--- Start of Supplied material ---

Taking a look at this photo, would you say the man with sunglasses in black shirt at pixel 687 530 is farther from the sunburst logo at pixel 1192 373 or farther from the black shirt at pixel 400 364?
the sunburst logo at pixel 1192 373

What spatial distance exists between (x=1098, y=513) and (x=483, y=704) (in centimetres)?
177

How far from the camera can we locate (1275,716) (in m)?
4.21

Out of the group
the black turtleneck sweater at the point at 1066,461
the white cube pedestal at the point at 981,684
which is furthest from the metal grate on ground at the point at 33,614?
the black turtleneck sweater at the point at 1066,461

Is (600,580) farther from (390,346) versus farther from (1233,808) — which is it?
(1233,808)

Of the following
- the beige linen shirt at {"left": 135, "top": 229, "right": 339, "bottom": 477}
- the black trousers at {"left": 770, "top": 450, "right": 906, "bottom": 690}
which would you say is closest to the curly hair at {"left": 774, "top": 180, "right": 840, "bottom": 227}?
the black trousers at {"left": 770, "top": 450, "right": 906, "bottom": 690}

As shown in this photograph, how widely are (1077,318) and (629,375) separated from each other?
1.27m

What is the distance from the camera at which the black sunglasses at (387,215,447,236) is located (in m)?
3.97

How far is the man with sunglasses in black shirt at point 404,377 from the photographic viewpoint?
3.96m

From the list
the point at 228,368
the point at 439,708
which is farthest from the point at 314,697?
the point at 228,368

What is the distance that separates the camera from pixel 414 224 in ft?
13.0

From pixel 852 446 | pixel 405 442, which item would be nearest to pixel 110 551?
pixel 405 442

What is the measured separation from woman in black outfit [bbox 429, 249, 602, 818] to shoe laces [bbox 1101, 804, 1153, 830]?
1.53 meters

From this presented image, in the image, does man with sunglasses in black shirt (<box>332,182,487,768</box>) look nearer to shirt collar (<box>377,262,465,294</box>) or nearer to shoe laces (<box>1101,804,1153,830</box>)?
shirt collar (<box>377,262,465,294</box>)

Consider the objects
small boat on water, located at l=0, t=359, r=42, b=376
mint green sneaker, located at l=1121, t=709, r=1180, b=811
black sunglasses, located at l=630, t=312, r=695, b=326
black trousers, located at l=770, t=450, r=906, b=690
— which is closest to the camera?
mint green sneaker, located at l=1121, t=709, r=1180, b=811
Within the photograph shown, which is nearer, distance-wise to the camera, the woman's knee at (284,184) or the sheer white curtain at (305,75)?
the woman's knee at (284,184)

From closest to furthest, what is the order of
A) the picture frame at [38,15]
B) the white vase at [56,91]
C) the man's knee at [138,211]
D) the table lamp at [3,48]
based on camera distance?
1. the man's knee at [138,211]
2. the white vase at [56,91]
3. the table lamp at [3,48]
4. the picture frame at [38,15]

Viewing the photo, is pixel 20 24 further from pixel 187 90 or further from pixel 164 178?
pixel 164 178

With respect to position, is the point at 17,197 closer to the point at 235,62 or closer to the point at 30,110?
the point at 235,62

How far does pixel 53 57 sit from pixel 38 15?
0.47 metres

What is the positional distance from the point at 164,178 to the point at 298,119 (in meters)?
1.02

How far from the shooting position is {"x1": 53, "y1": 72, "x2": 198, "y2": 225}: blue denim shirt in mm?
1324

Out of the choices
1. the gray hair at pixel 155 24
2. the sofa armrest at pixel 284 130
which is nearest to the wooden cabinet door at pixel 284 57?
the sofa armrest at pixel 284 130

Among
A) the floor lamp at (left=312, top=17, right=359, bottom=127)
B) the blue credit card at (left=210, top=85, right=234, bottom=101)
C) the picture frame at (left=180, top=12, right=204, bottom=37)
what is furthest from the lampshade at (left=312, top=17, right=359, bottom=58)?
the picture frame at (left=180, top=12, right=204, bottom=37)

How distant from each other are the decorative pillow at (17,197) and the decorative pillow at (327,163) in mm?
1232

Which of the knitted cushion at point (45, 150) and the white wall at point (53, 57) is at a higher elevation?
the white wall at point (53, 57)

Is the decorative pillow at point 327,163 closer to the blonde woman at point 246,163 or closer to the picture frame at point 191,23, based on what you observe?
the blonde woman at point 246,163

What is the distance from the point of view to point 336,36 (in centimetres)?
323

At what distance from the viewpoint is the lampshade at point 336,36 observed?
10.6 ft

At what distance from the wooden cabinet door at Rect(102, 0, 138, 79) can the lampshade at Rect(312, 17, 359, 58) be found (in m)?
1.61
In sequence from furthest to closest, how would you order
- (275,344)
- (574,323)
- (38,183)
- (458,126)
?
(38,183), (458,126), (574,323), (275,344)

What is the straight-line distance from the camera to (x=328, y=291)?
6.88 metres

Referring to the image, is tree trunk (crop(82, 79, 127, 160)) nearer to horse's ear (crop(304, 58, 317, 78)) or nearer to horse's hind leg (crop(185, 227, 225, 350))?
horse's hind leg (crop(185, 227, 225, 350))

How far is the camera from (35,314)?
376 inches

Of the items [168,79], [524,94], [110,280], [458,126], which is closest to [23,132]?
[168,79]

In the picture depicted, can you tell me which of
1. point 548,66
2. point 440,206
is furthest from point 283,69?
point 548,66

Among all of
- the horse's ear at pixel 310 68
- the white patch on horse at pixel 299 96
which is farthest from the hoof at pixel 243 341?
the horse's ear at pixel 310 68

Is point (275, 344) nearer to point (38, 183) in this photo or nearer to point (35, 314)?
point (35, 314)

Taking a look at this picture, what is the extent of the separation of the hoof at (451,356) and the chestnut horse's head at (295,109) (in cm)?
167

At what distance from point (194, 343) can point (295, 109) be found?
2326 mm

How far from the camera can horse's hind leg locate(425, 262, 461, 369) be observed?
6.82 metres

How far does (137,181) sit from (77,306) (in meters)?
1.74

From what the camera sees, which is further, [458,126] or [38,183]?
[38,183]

--- End of Supplied material ---

Work required: Quote the whole listing above word for word, leaving nothing out.

Solved problem:
Taking a look at this photo, would you say the man with sunglasses in black shirt at pixel 687 530 is farther from the sunburst logo at pixel 1192 373 or farther from the black shirt at pixel 400 364?
the sunburst logo at pixel 1192 373

What spatial distance exists between (x=1098, y=513) and (x=483, y=704) (in centimetres)?
177

How far from the camera can we locate (1275,716) (in m)?
4.21

Out of the group
the black turtleneck sweater at the point at 1066,461
the white cube pedestal at the point at 981,684
which is furthest from the metal grate on ground at the point at 33,614?
the black turtleneck sweater at the point at 1066,461

Is (600,580) farther from (390,346) versus farther from (1233,808) — which is it?
(1233,808)

Of the following
- the beige linen shirt at {"left": 135, "top": 229, "right": 339, "bottom": 477}
- the black trousers at {"left": 770, "top": 450, "right": 906, "bottom": 690}
which would you say is closest to the curly hair at {"left": 774, "top": 180, "right": 840, "bottom": 227}?
the black trousers at {"left": 770, "top": 450, "right": 906, "bottom": 690}

As shown in this photograph, how widely are (1077,318) and (629,375) separated from each other?
1.27m

What is the distance from the camera at which the black sunglasses at (387,215,447,236) is located (in m)?
3.97

How far is the man with sunglasses in black shirt at point 404,377 from the photographic viewpoint?
3.96m

From the list
the point at 228,368
the point at 439,708
which is farthest from the point at 314,697?
the point at 228,368

What is the distance that separates the camera from pixel 414 224 in ft?
13.0

From pixel 852 446 | pixel 405 442, which item would be nearest to pixel 110 551?
pixel 405 442

What is the measured separation from woman in black outfit [bbox 429, 249, 602, 818] to shoe laces [bbox 1101, 804, 1153, 830]?
1.53 meters

From this presented image, in the image, does man with sunglasses in black shirt (<box>332,182,487,768</box>) look nearer to shirt collar (<box>377,262,465,294</box>) or nearer to shoe laces (<box>1101,804,1153,830</box>)?
shirt collar (<box>377,262,465,294</box>)

Consider the objects
small boat on water, located at l=0, t=359, r=42, b=376
mint green sneaker, located at l=1121, t=709, r=1180, b=811
black sunglasses, located at l=630, t=312, r=695, b=326
black trousers, located at l=770, t=450, r=906, b=690
— which is closest to the camera?
mint green sneaker, located at l=1121, t=709, r=1180, b=811
Within the photograph shown, which is nearer, distance-wise to the camera, the woman's knee at (284,184) or the sheer white curtain at (305,75)?
the woman's knee at (284,184)

From closest to furthest, what is the order of
A) the picture frame at [38,15]
B) the white vase at [56,91]
C) the man's knee at [138,211]
D) the table lamp at [3,48]
based on camera distance?
1. the man's knee at [138,211]
2. the white vase at [56,91]
3. the table lamp at [3,48]
4. the picture frame at [38,15]

Viewing the photo, is pixel 20 24 further from pixel 187 90 or further from pixel 164 178?
pixel 164 178

With respect to position, is the point at 17,197 closer to the point at 235,62 or closer to the point at 30,110?
the point at 235,62

How far does pixel 53 57 sit from pixel 38 15?
0.47 metres

What is the positional distance from the point at 164,178 to the point at 298,119 (in meters)?
1.02

How far from the shooting position is {"x1": 53, "y1": 72, "x2": 198, "y2": 225}: blue denim shirt in mm?
1324

Out of the choices
1. the gray hair at pixel 155 24
2. the sofa armrest at pixel 284 130
which is nearest to the wooden cabinet door at pixel 284 57?
the sofa armrest at pixel 284 130

Among
A) the floor lamp at (left=312, top=17, right=359, bottom=127)
B) the blue credit card at (left=210, top=85, right=234, bottom=101)
C) the picture frame at (left=180, top=12, right=204, bottom=37)
what is furthest from the lampshade at (left=312, top=17, right=359, bottom=58)?
the picture frame at (left=180, top=12, right=204, bottom=37)

How distant from each other are the decorative pillow at (17,197) and the decorative pillow at (327,163) in mm?
1232

Which of the knitted cushion at point (45, 150) and the white wall at point (53, 57) is at a higher elevation?
the white wall at point (53, 57)

Is the decorative pillow at point 327,163 closer to the blonde woman at point 246,163 or closer to the picture frame at point 191,23, based on what you observe?
the blonde woman at point 246,163

What is the distance from the point of view to point 336,36 (in centimetres)?
323

At what distance from the viewpoint is the lampshade at point 336,36 observed?
10.6 ft

At what distance from the wooden cabinet door at Rect(102, 0, 138, 79) can the lampshade at Rect(312, 17, 359, 58) be found (in m)?
1.61
In sequence from furthest to closest, how would you order
- (275,344)
- (574,323)
- (38,183)
- (458,126)
?
(38,183), (458,126), (574,323), (275,344)

What is the straight-line distance from the camera to (x=328, y=291)?
6.88 metres

Referring to the image, is tree trunk (crop(82, 79, 127, 160)) nearer to horse's ear (crop(304, 58, 317, 78)) or nearer to horse's hind leg (crop(185, 227, 225, 350))?
horse's hind leg (crop(185, 227, 225, 350))

How far is the camera from (35,314)?
376 inches

Of the items [168,79], [524,94], [110,280], [458,126], which is closest to [23,132]?
[168,79]

In the picture depicted, can you tell me which of
1. point 548,66
2. point 440,206
is furthest from point 283,69?
point 548,66

Among all of
- the horse's ear at pixel 310 68
- the white patch on horse at pixel 299 96
which is farthest from the hoof at pixel 243 341?
the horse's ear at pixel 310 68

Is point (275, 344) nearer to point (38, 183) in this photo or nearer to point (35, 314)?
point (35, 314)

Taking a look at this picture, what is the extent of the separation of the hoof at (451,356) and the chestnut horse's head at (295,109) (in cm)?
167

At what distance from point (194, 343) can point (295, 109) be found?
2326 mm

How far from the camera can horse's hind leg locate(425, 262, 461, 369) be observed?
6.82 metres

How far does (137,181) sit from (77,306) (in meters)?
1.74

From what the camera sees, which is further, [458,126] or [38,183]?
[38,183]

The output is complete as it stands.